● REQUIRED WORK
For the material below, return exactly the lines starting at the line containing "Mind Map: spanish vocab" and ending at the line containing "Výhled počasí pro", both ends included, and no others.

● SOURCE DATA
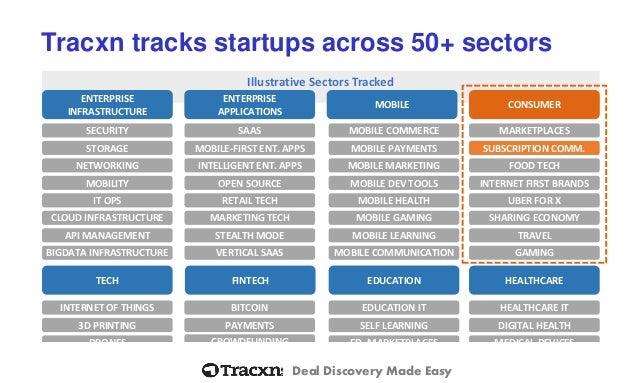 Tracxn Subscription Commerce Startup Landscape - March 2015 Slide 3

* * *

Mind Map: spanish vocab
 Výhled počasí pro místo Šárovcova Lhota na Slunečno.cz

● RESULT OF THIS TASK
Mind Map: spanish vocab
 Výhled počasí pro místo Šárovcova Lhota na Slunečno.cz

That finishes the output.